Speaking to Velo News, he explained: “I wanted to do something with the money. I always felt like there was the perspective out there – and some of it was Lance’s talking points from day one – that the whole purpose of coming clean was about money. And the only thing I could do was tell people it’s not.

“But they have this evidence. There’s this lawsuit, and everybody thought there was going to be, you know, a huge windfall and I was just going to go run off into the sunset.

“And number one, that’s not how I want to live my life anyway, and number two, it was not about that from the beginning.”

Landis says he currently only has a one-year plan for the team, but is hopeful he’ll find a way of keeping it going longer-term.

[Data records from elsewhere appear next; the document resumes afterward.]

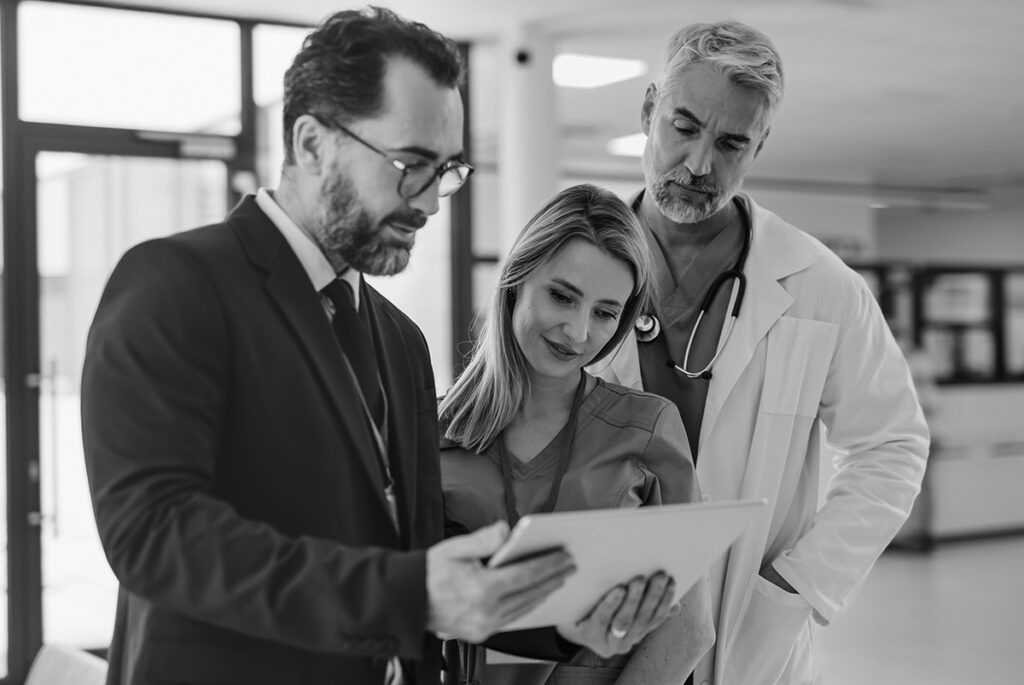 Clinical research professionals, including a man and woman with stethoscopes, being guided by a business professional reviewing eCOA data on a tablet, symbolizing collaboration, data integrity, and operational excellence in clinical trials, with relevance to YPrime’s eCOA solutions for CROs.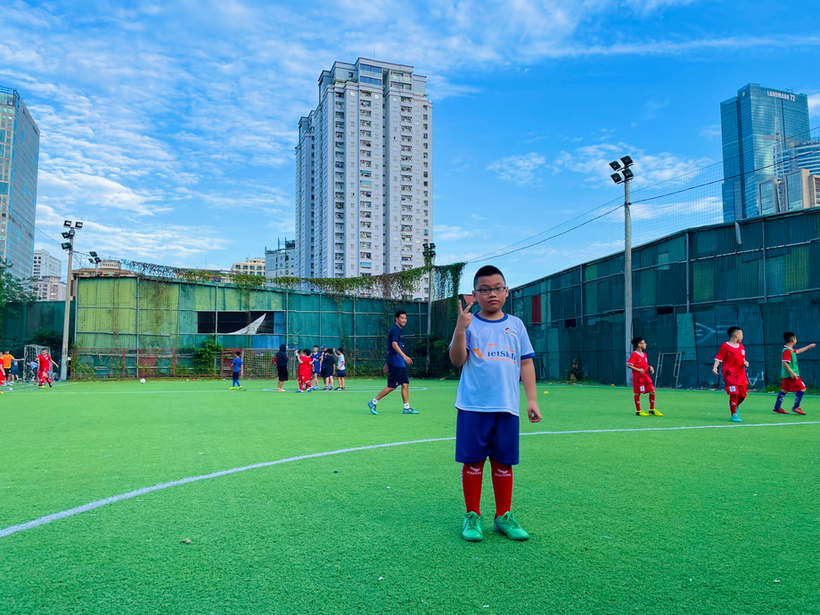 A person standing on a football field

Description automatically generated with medium confidence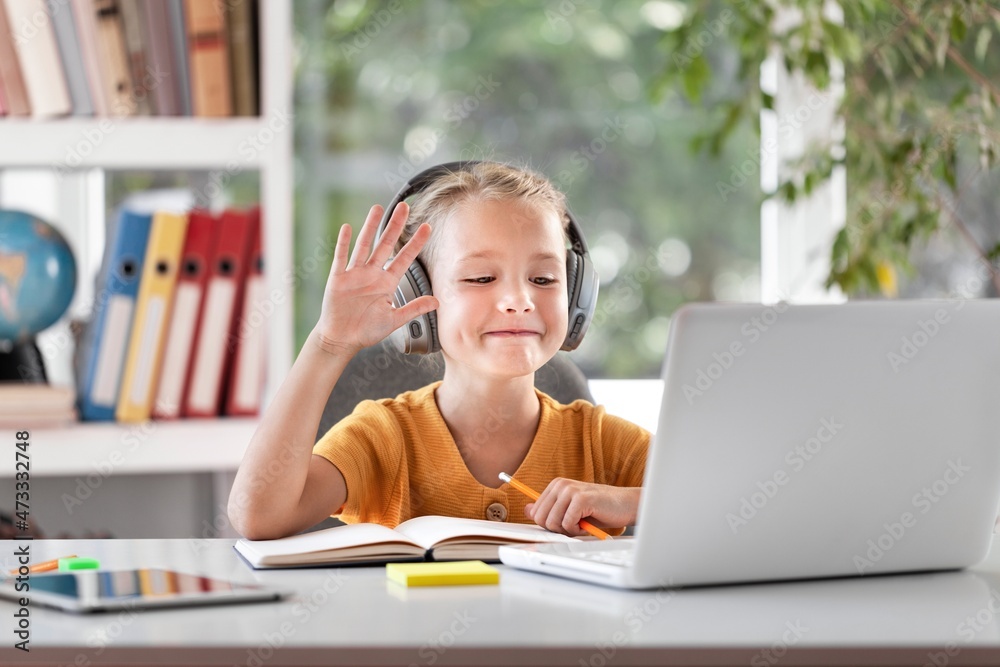 Smiling little child in headphones have a video call distant class using a laptop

“I don’t have any over-the-top dreams of trying to turn it into some big grand thing, but if it works out that way, at the moment it’s more just a demonstration of … I know my part in cycling and here’s all I can do to try to settle it.”

He is however keen to emphasise that the team will be run by Gord Fraser of the Canadian team Silber Pro, which is being wound up at the end of this season.

“I’m not going to be out there telling these kids how to train and what to do,” he said. “I’d be happy to tell them how the decisions I made affected me in a negative way if that helps them make better decisions, that’s great, but I trust Gord to be more of a leader on the cycling side and the just general philosophical side of it.”

Speaking about how Armstrong might perceive the team, he said, “… if that money goes back into cycling, I don’t know, maybe it will give some closure to Lance as well.

“I’m sure he has personal feelings about me and that’s always going to stay that way, but at the end of the day, if this can bring some closure to that whole episode and actually benefits some young kids at the same time, then that’s some satisfaction.”

Speaker about the wider public response to the announcement, he added: “No one is ever going to completely take my side because of my history. I deserve to be scrutinized for that reason. But I think any press that has any understanding of cycling, and fans in general, would look at this as a good thing.”